What is required
Whatever runs from the line with "category: gazellethomsons" to the end of the records below must be copied exactly, with nothing else included.
**** Supplied data
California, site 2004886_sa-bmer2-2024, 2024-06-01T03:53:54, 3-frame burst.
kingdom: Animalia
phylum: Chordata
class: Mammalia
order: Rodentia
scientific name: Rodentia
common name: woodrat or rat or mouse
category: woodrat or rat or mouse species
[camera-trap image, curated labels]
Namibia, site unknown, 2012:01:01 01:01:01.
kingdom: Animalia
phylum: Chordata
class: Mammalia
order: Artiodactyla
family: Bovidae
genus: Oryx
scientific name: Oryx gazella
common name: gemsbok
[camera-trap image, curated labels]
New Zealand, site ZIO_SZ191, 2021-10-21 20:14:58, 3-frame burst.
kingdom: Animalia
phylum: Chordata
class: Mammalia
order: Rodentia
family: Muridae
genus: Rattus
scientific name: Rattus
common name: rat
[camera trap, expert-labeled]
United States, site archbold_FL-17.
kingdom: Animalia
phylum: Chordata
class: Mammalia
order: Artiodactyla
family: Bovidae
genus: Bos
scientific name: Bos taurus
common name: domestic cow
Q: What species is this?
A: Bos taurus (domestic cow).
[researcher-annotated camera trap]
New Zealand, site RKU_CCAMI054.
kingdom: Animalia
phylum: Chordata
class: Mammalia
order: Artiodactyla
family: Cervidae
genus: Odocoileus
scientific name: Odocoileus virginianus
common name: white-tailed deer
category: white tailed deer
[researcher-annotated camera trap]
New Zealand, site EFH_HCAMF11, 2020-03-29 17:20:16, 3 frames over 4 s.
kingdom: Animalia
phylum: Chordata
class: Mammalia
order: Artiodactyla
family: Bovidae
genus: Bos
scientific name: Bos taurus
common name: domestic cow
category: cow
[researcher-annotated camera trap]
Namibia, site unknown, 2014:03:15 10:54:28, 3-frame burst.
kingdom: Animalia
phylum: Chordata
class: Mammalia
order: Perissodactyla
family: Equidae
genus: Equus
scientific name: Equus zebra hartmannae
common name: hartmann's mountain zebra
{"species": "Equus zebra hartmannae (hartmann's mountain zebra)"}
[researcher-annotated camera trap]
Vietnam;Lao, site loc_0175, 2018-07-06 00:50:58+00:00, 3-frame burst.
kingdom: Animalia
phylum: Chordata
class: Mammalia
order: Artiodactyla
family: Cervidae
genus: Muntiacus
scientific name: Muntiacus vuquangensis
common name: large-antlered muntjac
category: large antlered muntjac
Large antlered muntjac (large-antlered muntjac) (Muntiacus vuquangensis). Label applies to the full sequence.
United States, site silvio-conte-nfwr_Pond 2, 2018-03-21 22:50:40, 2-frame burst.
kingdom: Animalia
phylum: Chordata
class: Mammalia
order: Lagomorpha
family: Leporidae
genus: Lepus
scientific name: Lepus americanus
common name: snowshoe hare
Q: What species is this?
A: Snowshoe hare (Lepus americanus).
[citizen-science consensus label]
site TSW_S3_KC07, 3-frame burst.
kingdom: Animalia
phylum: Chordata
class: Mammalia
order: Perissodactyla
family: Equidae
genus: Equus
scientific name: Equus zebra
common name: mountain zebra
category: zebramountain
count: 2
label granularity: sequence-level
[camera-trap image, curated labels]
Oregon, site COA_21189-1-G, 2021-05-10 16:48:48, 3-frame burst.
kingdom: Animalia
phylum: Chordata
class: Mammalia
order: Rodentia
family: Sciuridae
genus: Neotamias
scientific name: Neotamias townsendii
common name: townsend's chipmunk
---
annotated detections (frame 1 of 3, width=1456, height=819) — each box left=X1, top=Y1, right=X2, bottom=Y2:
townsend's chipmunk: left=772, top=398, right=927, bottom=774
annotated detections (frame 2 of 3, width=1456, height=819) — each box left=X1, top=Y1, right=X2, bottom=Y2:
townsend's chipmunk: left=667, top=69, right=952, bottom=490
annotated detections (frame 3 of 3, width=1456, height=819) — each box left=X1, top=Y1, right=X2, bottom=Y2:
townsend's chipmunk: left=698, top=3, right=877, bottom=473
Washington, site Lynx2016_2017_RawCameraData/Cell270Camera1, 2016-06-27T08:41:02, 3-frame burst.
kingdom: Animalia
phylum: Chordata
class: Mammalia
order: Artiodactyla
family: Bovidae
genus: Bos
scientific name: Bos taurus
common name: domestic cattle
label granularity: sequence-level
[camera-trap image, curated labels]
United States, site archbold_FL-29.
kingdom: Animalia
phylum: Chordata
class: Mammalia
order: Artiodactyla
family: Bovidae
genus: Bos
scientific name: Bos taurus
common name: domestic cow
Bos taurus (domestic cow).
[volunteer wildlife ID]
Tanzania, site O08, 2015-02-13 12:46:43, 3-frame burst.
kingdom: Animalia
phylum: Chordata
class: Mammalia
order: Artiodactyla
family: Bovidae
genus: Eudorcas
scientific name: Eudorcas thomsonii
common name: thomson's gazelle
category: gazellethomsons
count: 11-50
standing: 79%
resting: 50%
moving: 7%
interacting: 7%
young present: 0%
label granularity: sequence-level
********
Response box
category: gazellethomsons
count: 11-50
standing: 79%
resting: 50%
moving: 7%
interacting: 7%
young present: 0%
label granularity: sequence-level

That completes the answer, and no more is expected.